Berdasarkan hukum alam, biomassa ini dimanfaatkan oleh hewan herbivora, serangga dan jasad renik yang membutuhkan oksigen dan melepaskannya lagi dalam bentuk karbon dioksida dan karbon dioksida ini dimanfaatkan kembali oleh tumbuhan. Karena kebutuhan manusia maka hukum alam tersebut diubah, hutan dirusak dan dialihkan menjadi penggunaan yang lain.
Adapun kesatuan dari lingkungan adalah abiotik, yang terdiri dari cahaya, suhu, tanah, air, udara, zat kimia dan benda mati lainnya, yang mampu menghidupkan organisme, dan biotik, yamg terdiri dari organisme hidup termasuk tumbuhan. Pepohonan yang membentuk tajuk hutan akan menentukan iklim di dekat permukaan tanah dan juga di bawah tajuk yang kemudian disebut dengan iklim mikro.
Hal ini disebabkan adanya pepohonan dalam hutan yang berfungsi sebagai penyaring sinar matahari dan angin untuk membentuk kehidupan di hutan. Pada hutan yang tajuknya rapat, hanya tunas-tunas pepohonan besar serta tumbuh-tumbuhan merambat tertentu yang tahan terhadap keteduhan, dan rumput-rumput sajalah yang mampu hidup di lantai hutan. Bentukan tumbuh-tumbuhan di lantai hutan membawa pengaruh yang unik terhadap iklim mikro.Tumbuh-tumbuhan yang tajuknya rapat akan saling menaungi dan mempengaruhi iklim mikro daerah yang ditumbuhinya, karena tumbuhan ini mampu mengurangi radiasi sinar matahari yang mencapai tanah. Akibatnya temperatur yang ada di bawah pohon beberapa derajat di bawah temperatur di luar naungan pohon. Di samping itu juga tumbuhan tersebut mengurangi kecepatan angin yang berhembus. Tetapi jika ada tajuk yang terbuka karena tumbangnya satu pohon maka akan terjadi perubahan yang dratis  karena sinar matahari dapat masuk dan mengubah iklim mikro di dalam hutan.
Faktor-faktor tersebut di atas menentukan variasi tumbuhan hutan, di mana hal ini juga berhubungan dengan keadaan atmosfir yang ditentukan oleh sinar matahari, suhu, angin dan kelembaban.
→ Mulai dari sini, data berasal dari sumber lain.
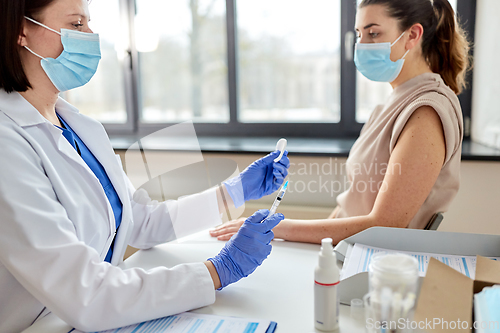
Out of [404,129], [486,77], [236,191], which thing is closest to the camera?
[404,129]

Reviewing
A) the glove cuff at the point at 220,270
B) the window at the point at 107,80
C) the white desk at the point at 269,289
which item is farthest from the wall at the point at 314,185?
the glove cuff at the point at 220,270

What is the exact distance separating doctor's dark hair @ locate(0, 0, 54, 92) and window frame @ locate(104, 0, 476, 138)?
5.47 feet

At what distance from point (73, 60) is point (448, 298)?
108 centimetres

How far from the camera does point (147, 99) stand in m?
2.88

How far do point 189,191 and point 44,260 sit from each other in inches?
63.0

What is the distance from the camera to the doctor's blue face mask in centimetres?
108

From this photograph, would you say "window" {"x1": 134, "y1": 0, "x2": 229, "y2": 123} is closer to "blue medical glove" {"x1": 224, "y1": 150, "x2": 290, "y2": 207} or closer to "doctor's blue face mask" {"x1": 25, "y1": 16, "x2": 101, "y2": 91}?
"blue medical glove" {"x1": 224, "y1": 150, "x2": 290, "y2": 207}

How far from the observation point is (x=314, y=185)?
85.2 inches

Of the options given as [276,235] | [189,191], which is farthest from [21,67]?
[189,191]

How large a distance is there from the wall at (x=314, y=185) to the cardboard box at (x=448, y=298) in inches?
50.1

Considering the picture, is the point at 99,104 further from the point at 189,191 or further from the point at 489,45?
the point at 489,45

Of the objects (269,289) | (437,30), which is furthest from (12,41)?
(437,30)

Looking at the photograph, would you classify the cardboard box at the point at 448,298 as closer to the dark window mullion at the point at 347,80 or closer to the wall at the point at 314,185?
the wall at the point at 314,185

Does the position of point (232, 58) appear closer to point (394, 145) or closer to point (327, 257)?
point (394, 145)
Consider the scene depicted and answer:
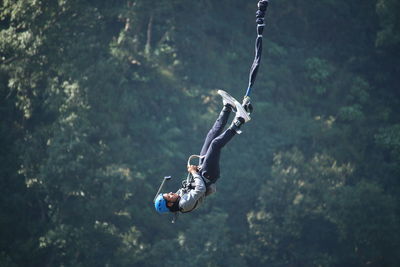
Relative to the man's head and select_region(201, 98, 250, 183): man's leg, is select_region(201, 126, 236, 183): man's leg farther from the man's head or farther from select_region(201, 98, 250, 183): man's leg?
the man's head

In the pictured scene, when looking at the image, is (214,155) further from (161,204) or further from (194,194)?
(161,204)

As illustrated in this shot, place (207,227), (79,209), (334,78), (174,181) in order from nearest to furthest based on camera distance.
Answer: (79,209) < (207,227) < (174,181) < (334,78)

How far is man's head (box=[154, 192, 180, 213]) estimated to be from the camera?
902 centimetres

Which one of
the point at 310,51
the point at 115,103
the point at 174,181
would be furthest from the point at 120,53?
the point at 310,51

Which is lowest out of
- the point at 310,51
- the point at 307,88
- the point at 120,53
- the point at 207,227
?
the point at 207,227

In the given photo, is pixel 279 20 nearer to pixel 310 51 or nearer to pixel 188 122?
pixel 310 51

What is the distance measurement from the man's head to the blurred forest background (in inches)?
462

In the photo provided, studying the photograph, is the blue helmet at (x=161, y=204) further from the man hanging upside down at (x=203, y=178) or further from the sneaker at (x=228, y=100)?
the sneaker at (x=228, y=100)

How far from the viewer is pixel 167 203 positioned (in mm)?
9078

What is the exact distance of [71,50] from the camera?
72.8ft

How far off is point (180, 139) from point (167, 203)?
1601 cm

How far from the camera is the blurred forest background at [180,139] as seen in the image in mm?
21016

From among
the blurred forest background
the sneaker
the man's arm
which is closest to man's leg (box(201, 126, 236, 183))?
the man's arm

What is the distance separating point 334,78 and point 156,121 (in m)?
8.84
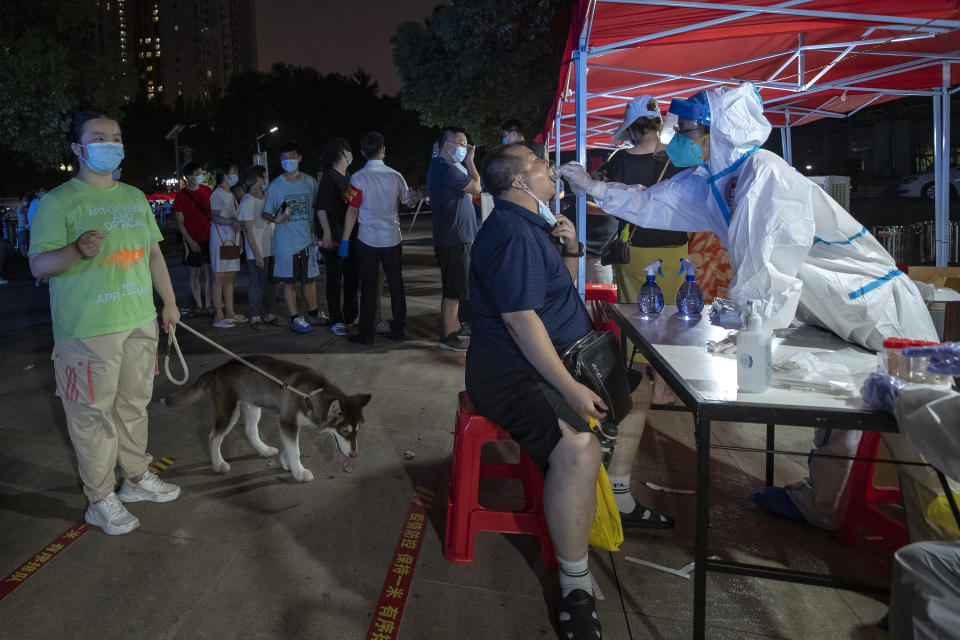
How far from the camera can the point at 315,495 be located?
3713 mm

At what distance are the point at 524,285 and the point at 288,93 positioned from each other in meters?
48.6

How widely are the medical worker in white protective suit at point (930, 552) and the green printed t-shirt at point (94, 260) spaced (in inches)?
126

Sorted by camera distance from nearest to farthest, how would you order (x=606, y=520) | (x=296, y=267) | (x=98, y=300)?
(x=606, y=520) → (x=98, y=300) → (x=296, y=267)

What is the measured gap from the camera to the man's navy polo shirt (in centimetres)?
261

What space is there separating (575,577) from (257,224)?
644 centimetres

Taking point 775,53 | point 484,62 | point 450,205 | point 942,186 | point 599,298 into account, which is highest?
point 484,62

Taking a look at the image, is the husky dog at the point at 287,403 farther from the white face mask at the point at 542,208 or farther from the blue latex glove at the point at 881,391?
the blue latex glove at the point at 881,391

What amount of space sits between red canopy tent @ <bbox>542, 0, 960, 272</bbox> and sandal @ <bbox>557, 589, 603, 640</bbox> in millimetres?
3229

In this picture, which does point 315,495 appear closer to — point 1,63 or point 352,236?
point 352,236

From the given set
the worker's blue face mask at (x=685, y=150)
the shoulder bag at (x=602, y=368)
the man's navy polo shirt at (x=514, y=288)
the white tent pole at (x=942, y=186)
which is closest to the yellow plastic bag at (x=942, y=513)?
the shoulder bag at (x=602, y=368)

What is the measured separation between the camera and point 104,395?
3.23 meters

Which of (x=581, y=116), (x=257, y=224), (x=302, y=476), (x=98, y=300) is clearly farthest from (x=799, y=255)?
(x=257, y=224)

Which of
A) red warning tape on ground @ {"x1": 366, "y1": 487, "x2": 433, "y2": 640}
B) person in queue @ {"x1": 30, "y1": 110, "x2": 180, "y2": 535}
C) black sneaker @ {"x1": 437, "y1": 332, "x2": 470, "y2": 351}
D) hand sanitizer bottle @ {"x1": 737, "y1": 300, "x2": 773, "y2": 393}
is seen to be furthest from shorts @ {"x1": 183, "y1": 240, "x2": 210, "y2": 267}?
hand sanitizer bottle @ {"x1": 737, "y1": 300, "x2": 773, "y2": 393}

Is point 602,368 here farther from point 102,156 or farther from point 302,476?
point 102,156
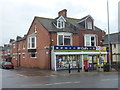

Di samping itu, suhu akan menurun mengikuti ketinggian tempat. Di daerah tropika misalnya suhu akan turun 0.40C setiap kenaikan ketinggian tempat 100 meter (Arief, 1994). Hal ini menyebabkan terjadi pembagian zona dan spesies yang berubah seperti pada daerah iklim sedang. Pengaruh suhu bagi pertumbuhan pohon yaitu, pohon memiliki kisaran suhu untuk pertumbuhan optimumnya, jika suhu melampaui batas maksimum atau minimum dari kisaran suhu optimum bagi pertumbuhan pohon, pertumbuhan dan perkembangan pohon akan terhenti. Suhu optimum yang dibutuhkan bagi pertumbuhan tiap-tiap pohon akan berbeda satu dengan yang lain. Karena suhu mempunyai pengaruh besar terhadap proses metabolisme pada pohon, susunan vegetasipun ikut terpengaruh. Pada daerah yang memiliki suhu tinggi dijumpai tumbuhan rumput.
Dalam hal ini penulis ingin melihat seberapa besar pengaruh suhu yang merupakan salah satu unsure dari cuaca terhadap hutan dimana hutan dapat mempengaruhi ilim ataupun sebaliknya. Oleh karena itu penulis berupaya untuk menjabarkan sejelas-jelasnya pengaruh suhu terhadap hutan maupun vegetasi didalamnya.
1.2  Rumusan Masalah
Adapun rumusan masalah dalam makalah ini adalah bagaimana cara suhu tersebut mempengaruhi hutan bahkan vegetasinya.

1.3   Tujuan
Menemukan hubungan antara suhu terhadap hutan dan variansi hutan maupun vegetasi didalamnya.

1.4  Manfaat

  1.  Menemukan hubungan salah satu unsur cuaca yakni suhu terhadap hutan
  2. Mengetahui perkembangan vegetasi hutan yang di pengaruhi oleh suhu
  3. Mengoptimalkan kondisi suhu agar mendapat hasil yang baik untuk hutan itu sendiri

 

BAB II
TINJAUAN PUSTAKA
Data hasil pengamatan iklim pada akhir abad ke-20 melaporkan bahwa :  sepuluh tahun terhangat selama seratus tahun terjadi setelah tahun 1980;§  tiga tahun terpanas terjadi setelah tahun 1990; dan§  waktu paling panas terjadi pada tahun 1998 (Susanta et al. 2007).§
Suhu rata-rata permukaan bumi secara global seperti tertera pada rekaman data iklim global menunjukkan adanya kecenderungan suhu rata-rata yang terus meningkat (Gambar 2). Selanjutnya menurut Houghton et al. 2001 dalam Delinom et al. 2007, peningkatan konsentrasi gas rumah kaca khususnya setelah revolusi industri tahun 1850-an merupakan salah satu penyebab meningkatkan suhu global secara cepat.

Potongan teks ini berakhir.